[[ Data extracts, beginning ]]

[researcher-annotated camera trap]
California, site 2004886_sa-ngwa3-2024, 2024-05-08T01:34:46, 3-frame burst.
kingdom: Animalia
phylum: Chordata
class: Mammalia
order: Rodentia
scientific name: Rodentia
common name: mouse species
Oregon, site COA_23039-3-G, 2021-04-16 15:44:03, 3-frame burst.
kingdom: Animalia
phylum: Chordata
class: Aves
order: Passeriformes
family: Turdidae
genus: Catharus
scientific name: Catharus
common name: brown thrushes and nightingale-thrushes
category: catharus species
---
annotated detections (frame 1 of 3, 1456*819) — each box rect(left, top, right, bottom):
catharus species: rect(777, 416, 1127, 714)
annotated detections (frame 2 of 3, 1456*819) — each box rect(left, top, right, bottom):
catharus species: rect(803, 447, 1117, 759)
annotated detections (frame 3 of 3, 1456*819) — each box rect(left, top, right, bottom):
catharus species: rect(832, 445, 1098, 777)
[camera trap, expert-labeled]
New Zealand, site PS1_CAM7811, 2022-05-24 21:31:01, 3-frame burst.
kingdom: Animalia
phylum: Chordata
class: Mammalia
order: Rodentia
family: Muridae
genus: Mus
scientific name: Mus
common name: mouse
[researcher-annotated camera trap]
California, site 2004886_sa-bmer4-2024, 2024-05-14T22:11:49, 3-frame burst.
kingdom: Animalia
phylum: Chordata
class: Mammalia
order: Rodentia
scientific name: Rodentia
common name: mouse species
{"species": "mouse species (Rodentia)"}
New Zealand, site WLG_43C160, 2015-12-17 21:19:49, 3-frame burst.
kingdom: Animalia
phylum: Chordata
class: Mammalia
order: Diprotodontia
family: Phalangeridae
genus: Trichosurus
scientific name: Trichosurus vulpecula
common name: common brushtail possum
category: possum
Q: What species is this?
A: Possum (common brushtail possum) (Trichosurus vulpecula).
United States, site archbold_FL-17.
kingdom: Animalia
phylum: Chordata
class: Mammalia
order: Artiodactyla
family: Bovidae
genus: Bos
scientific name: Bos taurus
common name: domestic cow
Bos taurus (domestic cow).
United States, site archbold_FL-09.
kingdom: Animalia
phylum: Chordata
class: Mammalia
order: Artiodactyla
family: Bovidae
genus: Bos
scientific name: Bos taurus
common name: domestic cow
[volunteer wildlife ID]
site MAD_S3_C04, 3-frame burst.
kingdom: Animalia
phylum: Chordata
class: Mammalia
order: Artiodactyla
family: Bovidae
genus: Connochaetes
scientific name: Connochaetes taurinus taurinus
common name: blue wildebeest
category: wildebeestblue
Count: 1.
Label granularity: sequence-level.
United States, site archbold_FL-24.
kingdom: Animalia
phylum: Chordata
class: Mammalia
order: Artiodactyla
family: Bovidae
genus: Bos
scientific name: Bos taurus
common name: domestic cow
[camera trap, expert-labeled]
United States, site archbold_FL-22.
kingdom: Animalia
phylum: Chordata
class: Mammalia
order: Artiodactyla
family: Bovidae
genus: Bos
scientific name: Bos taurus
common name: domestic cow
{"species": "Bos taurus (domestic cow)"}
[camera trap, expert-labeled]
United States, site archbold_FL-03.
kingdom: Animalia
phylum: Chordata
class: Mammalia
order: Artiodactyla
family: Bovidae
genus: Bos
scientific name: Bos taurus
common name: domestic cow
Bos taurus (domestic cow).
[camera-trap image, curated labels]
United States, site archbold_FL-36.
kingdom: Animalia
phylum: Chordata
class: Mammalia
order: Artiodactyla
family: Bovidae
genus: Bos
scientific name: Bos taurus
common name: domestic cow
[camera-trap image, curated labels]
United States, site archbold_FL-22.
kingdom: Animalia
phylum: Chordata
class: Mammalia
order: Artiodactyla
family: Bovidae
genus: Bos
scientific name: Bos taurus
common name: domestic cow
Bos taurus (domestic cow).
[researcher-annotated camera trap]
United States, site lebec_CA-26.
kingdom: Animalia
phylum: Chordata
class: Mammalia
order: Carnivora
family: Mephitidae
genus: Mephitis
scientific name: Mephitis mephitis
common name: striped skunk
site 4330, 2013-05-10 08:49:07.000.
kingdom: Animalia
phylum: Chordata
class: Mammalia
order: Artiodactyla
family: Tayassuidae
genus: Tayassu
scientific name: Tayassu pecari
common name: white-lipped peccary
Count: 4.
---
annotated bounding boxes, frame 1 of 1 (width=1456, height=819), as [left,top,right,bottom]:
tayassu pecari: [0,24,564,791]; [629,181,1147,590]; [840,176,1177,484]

[[ Data extracts, end ]]

**Exercise aim**
After reading the entries, reproduce every one of them exactly.

**Task solution**
[researcher-annotated camera trap]
California, site 2004886_sa-ngwa3-2024, 2024-05-08T01:34:46, 3-frame burst.
kingdom: Animalia
phylum: Chordata
class: Mammalia
order: Rodentia
scientific name: Rodentia
common name: mouse species
Oregon, site COA_23039-3-G, 2021-04-16 15:44:03, 3-frame burst.
kingdom: Animalia
phylum: Chordata
class: Aves
order: Passeriformes
family: Turdidae
genus: Catharus
scientific name: Catharus
common name: brown thrushes and nightingale-thrushes
category: catharus species
---
annotated detections (frame 1 of 3, 1456*819) — each box rect(left, top, right, bottom):
catharus species: rect(777, 416, 1127, 714)
annotated detections (frame 2 of 3, 1456*819) — each box rect(left, top, right, bottom):
catharus species: rect(803, 447, 1117, 759)
annotated detections (frame 3 of 3, 1456*819) — each box rect(left, top, right, bottom):
catharus species: rect(832, 445, 1098, 777)
[camera trap, expert-labeled]
New Zealand, site PS1_CAM7811, 2022-05-24 21:31:01, 3-frame burst.
kingdom: Animalia
phylum: Chordata
class: Mammalia
order: Rodentia
family: Muridae
genus: Mus
scientific name: Mus
common name: mouse
[researcher-annotated camera trap]
California, site 2004886_sa-bmer4-2024, 2024-05-14T22:11:49, 3-frame burst.
kingdom: Animalia
phylum: Chordata
class: Mammalia
order: Rodentia
scientific name: Rodentia
common name: mouse species
{"species": "mouse species (Rodentia)"}
New Zealand, site WLG_43C160, 2015-12-17 21:19:49, 3-frame burst.
kingdom: Animalia
phylum: Chordata
class: Mammalia
order: Diprotodontia
family: Phalangeridae
genus: Trichosurus
scientific name: Trichosurus vulpecula
common name: common brushtail possum
category: possum
Q: What species is this?
A: Possum (common brushtail possum) (Trichosurus vulpecula).
United States, site archbold_FL-17.
kingdom: Animalia
phylum: Chordata
class: Mammalia
order: Artiodactyla
family: Bovidae
genus: Bos
scientific name: Bos taurus
common name: domestic cow
Bos taurus (domestic cow).
United States, site archbold_FL-09.
kingdom: Animalia
phylum: Chordata
class: Mammalia
order: Artiodactyla
family: Bovidae
genus: Bos
scientific name: Bos taurus
common name: domestic cow
[volunteer wildlife ID]
site MAD_S3_C04, 3-frame burst.
kingdom: Animalia
phylum: Chordata
class: Mammalia
order: Artiodactyla
family: Bovidae
genus: Connochaetes
scientific name: Connochaetes taurinus taurinus
common name: blue wildebeest
category: wildebeestblue
Count: 1.
Label granularity: sequence-level.
United States, site archbold_FL-24.
kingdom: Animalia
phylum: Chordata
class: Mammalia
order: Artiodactyla
family: Bovidae
genus: Bos
scientific name: Bos taurus
common name: domestic cow
[camera trap, expert-labeled]
United States, site archbold_FL-22.
kingdom: Animalia
phylum: Chordata
class: Mammalia
order: Artiodactyla
family: Bovidae
genus: Bos
scientific name: Bos taurus
common name: domestic cow
{"species": "Bos taurus (domestic cow)"}
[camera trap, expert-labeled]
United States, site archbold_FL-03.
kingdom: Animalia
phylum: Chordata
class: Mammalia
order: Artiodactyla
family: Bovidae
genus: Bos
scientific name: Bos taurus
common name: domestic cow
Bos taurus (domestic cow).
[camera-trap image, curated labels]
United States, site archbold_FL-36.
kingdom: Animalia
phylum: Chordata
class: Mammalia
order: Artiodactyla
family: Bovidae
genus: Bos
scientific name: Bos taurus
common name: domestic cow
[camera-trap image, curated labels]
United States, site archbold_FL-22.
kingdom: Animalia
phylum: Chordata
class: Mammalia
order: Artiodactyla
family: Bovidae
genus: Bos
scientific name: Bos taurus
common name: domestic cow
Bos taurus (domestic cow).
[researcher-annotated camera trap]
United States, site lebec_CA-26.
kingdom: Animalia
phylum: Chordata
class: Mammalia
order: Carnivora
family: Mephitidae
genus: Mephitis
scientific name: Mephitis mephitis
common name: striped skunk
site 4330, 2013-05-10 08:49:07.000.
kingdom: Animalia
phylum: Chordata
class: Mammalia
order: Artiodactyla
family: Tayassuidae
genus: Tayassu
scientific name: Tayassu pecari
common name: white-lipped peccary
Count: 4.
---
annotated bounding boxes, frame 1 of 1 (width=1456, height=819), as [left,top,right,bottom]:
tayassu pecari: [0,24,564,791]; [629,181,1147,590]; [840,176,1177,484]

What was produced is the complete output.